■ Task goal
Your job is to transcribe the material exactly, every line included.

== Records

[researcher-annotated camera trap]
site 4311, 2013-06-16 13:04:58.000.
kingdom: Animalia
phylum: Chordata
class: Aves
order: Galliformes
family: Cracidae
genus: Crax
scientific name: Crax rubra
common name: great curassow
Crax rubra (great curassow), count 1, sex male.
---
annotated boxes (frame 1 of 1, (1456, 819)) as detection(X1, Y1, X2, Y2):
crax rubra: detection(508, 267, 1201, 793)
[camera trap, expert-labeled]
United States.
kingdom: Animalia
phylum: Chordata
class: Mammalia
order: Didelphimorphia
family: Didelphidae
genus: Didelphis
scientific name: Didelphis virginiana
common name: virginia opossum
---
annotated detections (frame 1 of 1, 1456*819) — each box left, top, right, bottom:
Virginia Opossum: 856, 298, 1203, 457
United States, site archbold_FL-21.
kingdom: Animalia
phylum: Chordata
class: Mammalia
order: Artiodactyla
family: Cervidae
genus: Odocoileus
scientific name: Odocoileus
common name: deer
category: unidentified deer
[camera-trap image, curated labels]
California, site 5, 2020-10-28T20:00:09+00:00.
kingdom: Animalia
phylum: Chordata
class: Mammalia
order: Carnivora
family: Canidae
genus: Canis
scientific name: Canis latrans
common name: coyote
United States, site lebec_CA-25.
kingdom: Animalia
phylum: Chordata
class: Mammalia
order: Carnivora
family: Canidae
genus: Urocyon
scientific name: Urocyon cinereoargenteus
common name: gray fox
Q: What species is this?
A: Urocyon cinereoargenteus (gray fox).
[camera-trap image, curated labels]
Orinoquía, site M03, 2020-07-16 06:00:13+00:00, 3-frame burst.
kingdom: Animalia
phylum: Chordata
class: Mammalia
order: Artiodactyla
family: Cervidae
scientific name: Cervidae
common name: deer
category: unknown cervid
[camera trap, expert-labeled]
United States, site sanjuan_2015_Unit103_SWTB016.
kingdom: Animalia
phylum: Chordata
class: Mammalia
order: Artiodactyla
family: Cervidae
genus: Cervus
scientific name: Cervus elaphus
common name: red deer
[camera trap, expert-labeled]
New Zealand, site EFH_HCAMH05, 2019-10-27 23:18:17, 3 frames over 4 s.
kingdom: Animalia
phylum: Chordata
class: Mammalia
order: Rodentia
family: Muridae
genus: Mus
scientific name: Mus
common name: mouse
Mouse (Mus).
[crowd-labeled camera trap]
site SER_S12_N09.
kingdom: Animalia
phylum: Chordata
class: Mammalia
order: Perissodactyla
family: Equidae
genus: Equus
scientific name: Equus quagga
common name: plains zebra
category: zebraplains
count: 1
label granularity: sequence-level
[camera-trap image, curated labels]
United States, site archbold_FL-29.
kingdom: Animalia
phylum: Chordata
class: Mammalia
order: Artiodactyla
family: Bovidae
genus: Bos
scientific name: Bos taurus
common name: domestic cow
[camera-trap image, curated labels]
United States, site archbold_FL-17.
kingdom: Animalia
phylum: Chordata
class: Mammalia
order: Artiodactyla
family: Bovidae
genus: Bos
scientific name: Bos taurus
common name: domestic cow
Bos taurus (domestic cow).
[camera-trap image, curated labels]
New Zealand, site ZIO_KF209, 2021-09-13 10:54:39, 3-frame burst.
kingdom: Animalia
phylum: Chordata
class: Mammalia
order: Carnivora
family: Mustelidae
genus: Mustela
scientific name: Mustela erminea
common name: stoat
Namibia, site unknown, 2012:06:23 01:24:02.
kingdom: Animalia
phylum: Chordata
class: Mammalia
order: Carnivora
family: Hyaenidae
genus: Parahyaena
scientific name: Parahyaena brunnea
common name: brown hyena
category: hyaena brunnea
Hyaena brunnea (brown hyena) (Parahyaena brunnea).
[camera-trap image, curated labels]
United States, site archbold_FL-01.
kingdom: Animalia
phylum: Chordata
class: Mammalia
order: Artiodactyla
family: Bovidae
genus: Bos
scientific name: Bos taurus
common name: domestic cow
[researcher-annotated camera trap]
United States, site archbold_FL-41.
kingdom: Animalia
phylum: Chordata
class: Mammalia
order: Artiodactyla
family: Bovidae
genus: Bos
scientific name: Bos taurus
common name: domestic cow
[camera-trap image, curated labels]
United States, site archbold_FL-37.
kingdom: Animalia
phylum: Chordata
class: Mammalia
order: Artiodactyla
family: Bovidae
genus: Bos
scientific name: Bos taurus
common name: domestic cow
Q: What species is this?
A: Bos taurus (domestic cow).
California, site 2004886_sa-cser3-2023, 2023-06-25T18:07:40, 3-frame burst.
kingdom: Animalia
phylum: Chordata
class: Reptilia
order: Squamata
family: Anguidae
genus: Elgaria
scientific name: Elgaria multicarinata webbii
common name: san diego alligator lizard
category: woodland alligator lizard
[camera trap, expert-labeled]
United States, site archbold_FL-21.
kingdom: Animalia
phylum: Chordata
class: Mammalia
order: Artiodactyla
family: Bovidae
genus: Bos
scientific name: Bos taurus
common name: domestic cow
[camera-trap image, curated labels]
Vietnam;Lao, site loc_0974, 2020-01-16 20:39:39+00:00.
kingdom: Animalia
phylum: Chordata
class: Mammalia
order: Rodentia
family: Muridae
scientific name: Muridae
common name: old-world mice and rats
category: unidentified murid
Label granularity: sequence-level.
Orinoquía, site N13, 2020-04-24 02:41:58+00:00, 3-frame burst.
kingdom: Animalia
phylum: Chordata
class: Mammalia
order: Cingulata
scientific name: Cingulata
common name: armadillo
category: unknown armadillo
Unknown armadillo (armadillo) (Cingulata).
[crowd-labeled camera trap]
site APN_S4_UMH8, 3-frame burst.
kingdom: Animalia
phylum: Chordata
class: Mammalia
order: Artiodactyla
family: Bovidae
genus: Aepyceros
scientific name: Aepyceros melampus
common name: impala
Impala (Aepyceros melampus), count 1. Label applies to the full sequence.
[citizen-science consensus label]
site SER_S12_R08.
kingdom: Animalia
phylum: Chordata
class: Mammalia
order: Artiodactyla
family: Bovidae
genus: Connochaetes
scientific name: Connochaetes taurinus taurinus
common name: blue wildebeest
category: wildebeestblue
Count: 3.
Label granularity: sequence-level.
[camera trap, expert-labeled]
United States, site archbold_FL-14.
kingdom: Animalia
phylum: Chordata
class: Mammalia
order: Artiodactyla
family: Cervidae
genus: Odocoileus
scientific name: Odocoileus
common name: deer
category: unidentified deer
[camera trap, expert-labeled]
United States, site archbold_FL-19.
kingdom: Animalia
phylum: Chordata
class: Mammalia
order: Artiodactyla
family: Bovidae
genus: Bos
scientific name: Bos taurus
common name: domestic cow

====

■ Solution for this problem
[researcher-annotated camera trap]
site 4311, 2013-06-16 13:04:58.000.
kingdom: Animalia
phylum: Chordata
class: Aves
order: Galliformes
family: Cracidae
genus: Crax
scientific name: Crax rubra
common name: great curassow
Crax rubra (great curassow), count 1, sex male.
---
annotated boxes (frame 1 of 1, (1456, 819)) as detection(X1, Y1, X2, Y2):
crax rubra: detection(508, 267, 1201, 793)
[camera trap, expert-labeled]
United States.
kingdom: Animalia
phylum: Chordata
class: Mammalia
order: Didelphimorphia
family: Didelphidae
genus: Didelphis
scientific name: Didelphis virginiana
common name: virginia opossum
---
annotated detections (frame 1 of 1, 1456*819) — each box left, top, right, bottom:
Virginia Opossum: 856, 298, 1203, 457
United States, site archbold_FL-21.
kingdom: Animalia
phylum: Chordata
class: Mammalia
order: Artiodactyla
family: Cervidae
genus: Odocoileus
scientific name: Odocoileus
common name: deer
category: unidentified deer
[camera-trap image, curated labels]
California, site 5, 2020-10-28T20:00:09+00:00.
kingdom: Animalia
phylum: Chordata
class: Mammalia
order: Carnivora
family: Canidae
genus: Canis
scientific name: Canis latrans
common name: coyote
United States, site lebec_CA-25.
kingdom: Animalia
phylum: Chordata
class: Mammalia
order: Carnivora
family: Canidae
genus: Urocyon
scientific name: Urocyon cinereoargenteus
common name: gray fox
Q: What species is this?
A: Urocyon cinereoargenteus (gray fox).
[camera-trap image, curated labels]
Orinoquía, site M03, 2020-07-16 06:00:13+00:00, 3-frame burst.
kingdom: Animalia
phylum: Chordata
class: Mammalia
order: Artiodactyla
family: Cervidae
scientific name: Cervidae
common name: deer
category: unknown cervid
[camera trap, expert-labeled]
United States, site sanjuan_2015_Unit103_SWTB016.
kingdom: Animalia
phylum: Chordata
class: Mammalia
order: Artiodactyla
family: Cervidae
genus: Cervus
scientific name: Cervus elaphus
common name: red deer
[camera trap, expert-labeled]
New Zealand, site EFH_HCAMH05, 2019-10-27 23:18:17, 3 frames over 4 s.
kingdom: Animalia
phylum: Chordata
class: Mammalia
order: Rodentia
family: Muridae
genus: Mus
scientific name: Mus
common name: mouse
Mouse (Mus).
[crowd-labeled camera trap]
site SER_S12_N09.
kingdom: Animalia
phylum: Chordata
class: Mammalia
order: Perissodactyla
family: Equidae
genus: Equus
scientific name: Equus quagga
common name: plains zebra
category: zebraplains
count: 1
label granularity: sequence-level
[camera-trap image, curated labels]
United States, site archbold_FL-29.
kingdom: Animalia
phylum: Chordata
class: Mammalia
order: Artiodactyla
family: Bovidae
genus: Bos
scientific name: Bos taurus
common name: domestic cow
[camera-trap image, curated labels]
United States, site archbold_FL-17.
kingdom: Animalia
phylum: Chordata
class: Mammalia
order: Artiodactyla
family: Bovidae
genus: Bos
scientific name: Bos taurus
common name: domestic cow
Bos taurus (domestic cow).
[camera-trap image, curated labels]
New Zealand, site ZIO_KF209, 2021-09-13 10:54:39, 3-frame burst.
kingdom: Animalia
phylum: Chordata
class: Mammalia
order: Carnivora
family: Mustelidae
genus: Mustela
scientific name: Mustela erminea
common name: stoat
Namibia, site unknown, 2012:06:23 01:24:02.
kingdom: Animalia
phylum: Chordata
class: Mammalia
order: Carnivora
family: Hyaenidae
genus: Parahyaena
scientific name: Parahyaena brunnea
common name: brown hyena
category: hyaena brunnea
Hyaena brunnea (brown hyena) (Parahyaena brunnea).
[camera-trap image, curated labels]
United States, site archbold_FL-01.
kingdom: Animalia
phylum: Chordata
class: Mammalia
order: Artiodactyla
family: Bovidae
genus: Bos
scientific name: Bos taurus
common name: domestic cow
[researcher-annotated camera trap]
United States, site archbold_FL-41.
kingdom: Animalia
phylum: Chordata
class: Mammalia
order: Artiodactyla
family: Bovidae
genus: Bos
scientific name: Bos taurus
common name: domestic cow
[camera-trap image, curated labels]
United States, site archbold_FL-37.
kingdom: Animalia
phylum: Chordata
class: Mammalia
order: Artiodactyla
family: Bovidae
genus: Bos
scientific name: Bos taurus
common name: domestic cow
Q: What species is this?
A: Bos taurus (domestic cow).
California, site 2004886_sa-cser3-2023, 2023-06-25T18:07:40, 3-frame burst.
kingdom: Animalia
phylum: Chordata
class: Reptilia
order: Squamata
family: Anguidae
genus: Elgaria
scientific name: Elgaria multicarinata webbii
common name: san diego alligator lizard
category: woodland alligator lizard
[camera trap, expert-labeled]
United States, site archbold_FL-21.
kingdom: Animalia
phylum: Chordata
class: Mammalia
order: Artiodactyla
family: Bovidae
genus: Bos
scientific name: Bos taurus
common name: domestic cow
[camera-trap image, curated labels]
Vietnam;Lao, site loc_0974, 2020-01-16 20:39:39+00:00.
kingdom: Animalia
phylum: Chordata
class: Mammalia
order: Rodentia
family: Muridae
scientific name: Muridae
common name: old-world mice and rats
category: unidentified murid
Label granularity: sequence-level.
Orinoquía, site N13, 2020-04-24 02:41:58+00:00, 3-frame burst.
kingdom: Animalia
phylum: Chordata
class: Mammalia
order: Cingulata
scientific name: Cingulata
common name: armadillo
category: unknown armadillo
Unknown armadillo (armadillo) (Cingulata).
[crowd-labeled camera trap]
site APN_S4_UMH8, 3-frame burst.
kingdom: Animalia
phylum: Chordata
class: Mammalia
order: Artiodactyla
family: Bovidae
genus: Aepyceros
scientific name: Aepyceros melampus
common name: impala
Impala (Aepyceros melampus), count 1. Label applies to the full sequence.
[citizen-science consensus label]
site SER_S12_R08.
kingdom: Animalia
phylum: Chordata
class: Mammalia
order: Artiodactyla
family: Bovidae
genus: Connochaetes
scientific name: Connochaetes taurinus taurinus
common name: blue wildebeest
category: wildebeestblue
Count: 3.
Label granularity: sequence-level.
[camera trap, expert-labeled]
United States, site archbold_FL-14.
kingdom: Animalia
phylum: Chordata
class: Mammalia
order: Artiodactyla
family: Cervidae
genus: Odocoileus
scientific name: Odocoileus
common name: deer
category: unidentified deer
[camera trap, expert-labeled]
United States, site archbold_FL-19.
kingdom: Animalia
phylum: Chordata
class: Mammalia
order: Artiodactyla
family: Bovidae
genus: Bos
scientific name: Bos taurus
common name: domestic cow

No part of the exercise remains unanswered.